Published
Typically, AORN keeps everything fairly vague- guidelines, and now this. They also refer a lot to “interdisciplinary team” decision making. The reality is, the setting where the work takes place affects how well AORN guidelines and other things can be followed. There even used to be a rather confusing Periop101 exam question related to that.
My facility is indeed talking about restarting surgeries. However, it won’t be full speed ahead. Surgeries were triaged- life sustaining or cancellation would be life altering- keep moving. Ambiguous or appealed by surgeons goes for review. A certain list was made no go. So the tentative plan for ramping up is to start with the ambiguous/appealed cases are green lighted while the ones on the certain list are still in a holding pattern.
LoveThemSox, BSN, RN
26 Posts
What are your thoughts on this statement? I read through it after hearing that my hospital is planning to increase the number of surgeries in as little as two weeks. I feel this is waaay too soon considering we still have increasing positive cases in our state and city, and have had a steady number of positive cases in our hospital. After reading the AORN statement I was dismayed to see how vague it was and I’m now afraid our hospital and many others will use it as a blanket approval to start up the ORs again. I am well aware we are the revenue driver for this “non-profit” hospital which ties directly to paying staff, but I truly don’t feel like staff safety is a consideration at all. The AORN statement doesn’t include defined statements for testing all surgical patients and documentation of a recent (again, how do we define recent?) negative test prior to elective surgery. It’s completely left up to individual facilities which is a recipe for cutting corners. The most concrete statement is regarding the 14 day period of “sustained reduction” of Covid cases. That is so vague! How is “sustained reduction” defined? One fewer case each day for 14 days? Depending on how many cases you have at the start, that could be a large decrease or a drop in the bucket.

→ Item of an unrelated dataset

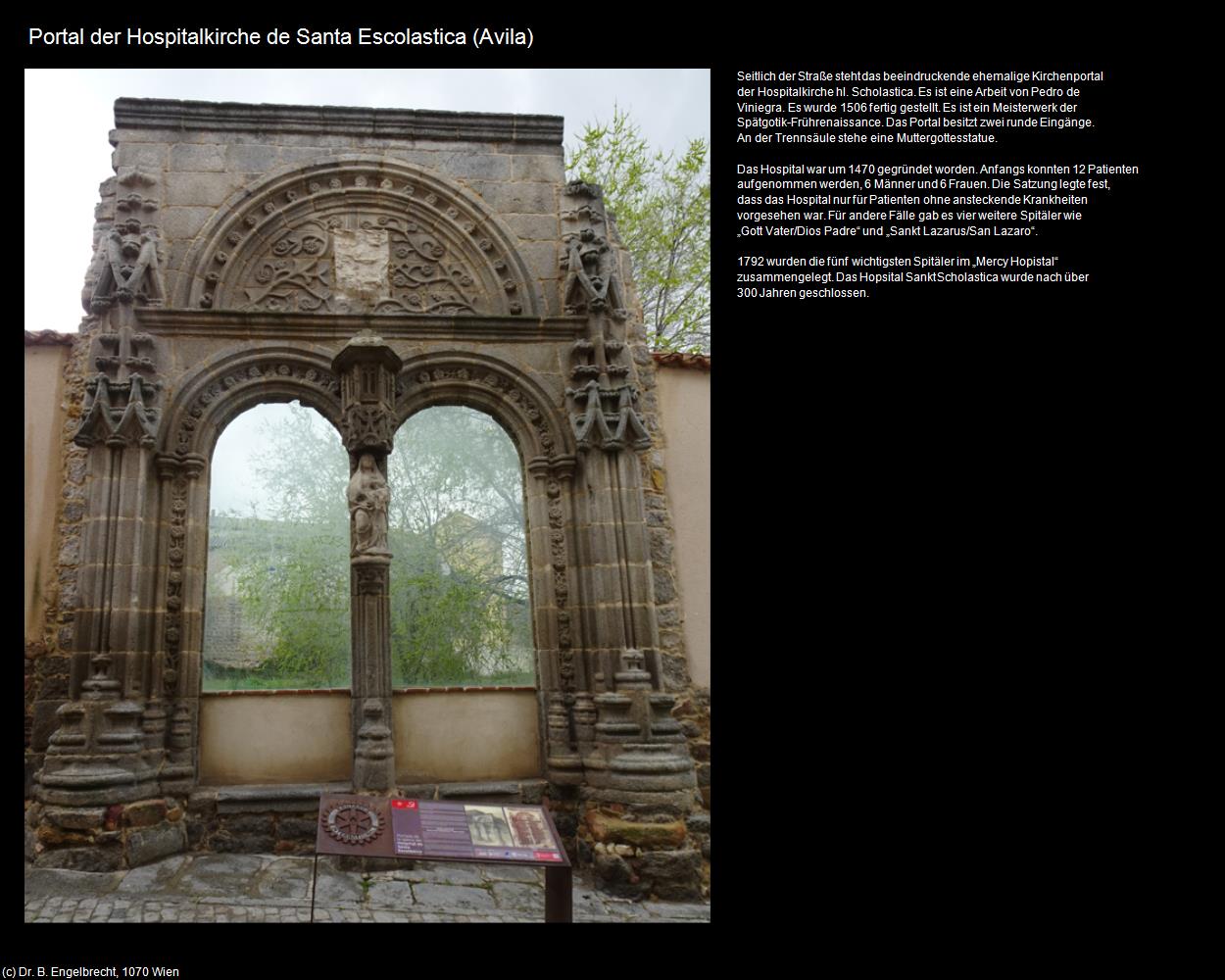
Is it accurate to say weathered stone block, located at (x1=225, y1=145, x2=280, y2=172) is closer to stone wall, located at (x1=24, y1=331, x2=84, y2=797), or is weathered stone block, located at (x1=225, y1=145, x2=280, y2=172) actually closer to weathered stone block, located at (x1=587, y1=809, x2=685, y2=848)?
stone wall, located at (x1=24, y1=331, x2=84, y2=797)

Our administration says we have not done any cases on PUIs that have been found to later be confirmed positive, but I feel that’s pure luck at this point NOT an endorsement to start doing more cases. We have done Covid positive cases and I think we are taking as much precaution as possible with those. But I think it’s irresponsible to simply start increasing cases in 2 weeks and not treat every case with the assumption that it has the potential to later test positive. As a country I feel we have been under-testing and do not have a good sense of how widespread this virus truly is, given the rates of asymptomatic carriers and those transmitting it prior to showing symptoms.
Has anyone else’s facility been discussing resuming elective cases? What is the Covid outbreak like in your area? What do you think about the AORN statement?